# Text extract
%%
View Full Version : Quality issues when played on HD/BR Player
Lukas Siewior August 16th, 2009, 08:41 PM I just delivered a finished DVD (SD quality) to my customers and they played it on their Sony HDTV through PS3 - and the image was horrible - major interlacing and very harsh edges and pixels. They flipped - and so did I. Turns out that PS3 does very poor job on upconverting images from regular DVD. We put the disc into "old-fashioned" DVD player and all went back to normal - like any other SD DVD played on HDTV - nice and soft.
Just a warning for everyone to make sure customer knows about limitations of their equipment and potential compatibility issues.
Walt Paluch August 16th, 2009, 09:34 PM I just delivered a finished DVD (SD quality) to my customers and they played it on their Sony HDTV through PS3 - and the image was horrible - major interlacing and very harsh edges and pixels. They flipped - and so did I. Turns out that PS3 does very poor job on upconverting images from regular DVD. We put the disc into "old-fashioned" DVD player and all went back to normal - like any other SD DVD played on HDTV - nice and soft.
Just a warning for everyone to make sure customer knows about limitations of their equipment and potential compatibility issues.
We had the same thing happen here is our fix:
Make movie with Apple Pro HQ codec and it goes away, (located in FINAL CUT PRO)
it is more steps but you can avoid some redos if you do it up front
Adam Gold August 16th, 2009, 10:15 PM Turns out that PS3 does very poor job on upconverting images from regular DVD. Wow, that couldn't be more different than my experience. When I play DVDs that I've burned, in my PS3, they are virtually indistinguishable from HD. I can see the difference but my clients can't -- I have to freeze the frames and point stuff out before they see it. And the same is true for me with movies -- I have several on both BD and DVD and the DVDs are very, very close to BD quality. And this is on a pretty big screen.
Could it be your encoding settings or SW package?
Gabroo Singh August 16th, 2009, 10:32 PM A friend of mine that does videos also shared that the PS3 upconversion of DVD's produces stunning video quality.
Lukas Siewior August 17th, 2009, 05:07 AM Wow, that couldn't be more different than my experience. When I play DVDs that I've burned, in my PS3, they are virtually indistinguishable from HD. I can see the difference but my clients can't -- I have to freeze the frames and point stuff out before they see it. And the same is true for me with movies -- I have several on both BD and DVD and the DVDs are very, very close to BD quality. And this is on a pretty big screen.
Could it be your encoding settings or SW package?
I think it's the encoding settings - I think "deinterlace" is off. I will play with it over the week to determine the reason. BTW: I'm stuck with Adobe CS3 :-( need to play lotto more often...
Adam Gold August 17th, 2009, 10:53 AM I'm using CS3 as well and also have no deinterlacing. I just "Export to Encore" straight from the Premiere timeline and tweak the default settings to maximize the quality and bitrate. No sweat and near-HD regular DVDs.
%%
# Task 1
Translate this sentence from the PS3 DVD playback thread into Spanish: "I'm using CS3 as well and also have no deinterlacing."
# Task 2
Write out the PS3 DVD playback thread from "I think it's" up to and including "near-HD regular DVDs.".
# Task 3
Continue the forum thread on PS3 DVD playback quality from the point where it stops.
The items that follow come from a separate source and are unrelated to the forum thread.

# Provided material
%%
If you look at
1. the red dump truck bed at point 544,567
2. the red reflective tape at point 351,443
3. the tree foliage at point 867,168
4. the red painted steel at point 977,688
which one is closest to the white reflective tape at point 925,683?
%%
# Exercise response 1
Yo también uso CS3 y tampoco aplico desentrelazado.

# Exercise response 2
I think it's the encoding settings - I think "deinterlace" is off. I will play with it over the week to determine the reason. BTW: I'm stuck with Adobe CS3 :-( need to play lotto more often...
Adam Gold August 17th, 2009, 10:53 AM I'm using CS3 as well and also have no deinterlacing. I just "Export to Encore" straight from the Premiere timeline and tweak the default settings to maximize the quality and bitrate. No sweat and near-HD regular DVDs.

# Exercise response 3
I've been told that the hardware deinterlacing (if it is indeed necessary) done by your HDTV is better than any software deinterlacing you could do, so you should never deinterlace when rendering your final project. That may or may not be true, but following this advice has worked for me.
But I'm also usually using Cineform's Prospect HD. If it's a complicated project I export first to CFHD with "recompress" UNchecked. I then import the final rendered file back into a new timeline and do the "Export to Encore" from the single avi file.
Works perfectly and the output is stunning. Although I have to say I sometimes do simple projects just using the Adobe presets, no Cineform, and the results are identical.
Dimitris Mantalias August 18th, 2009, 12:40 AM Sometimes it's not only the upscale quality of the player but also the abilities of HDTV to handle the upscale (but definitely not in your case, since you tried in normal DVD and everything was OK). For example, PS3 connected on a 12th generation Plasma tv (far better than LCD/TFT) delivers stunning quality with deinterlaced footage (HD looks absolutely mind-blowing). Deinterlacing may be the problem sometimes, especially with the average quality LCD but it is still a problem that many TVs don't support progressive scan, so giving interlaced footage isn't the best of solutions, at least for me. The best way of deinterlacing is Magic Bullet Frames, especially the Plus version for After Effects, which although slow as a turtle, gives the best quality a software can give, almost equal to shooting native progressive.
Lukas Siewior August 18th, 2009, 06:28 AM Thx guys. I'll be playing with the export settings. Since it was only one incident like that then I think it must be related to customer's custom setup. Never had that issue with other HDTV setups.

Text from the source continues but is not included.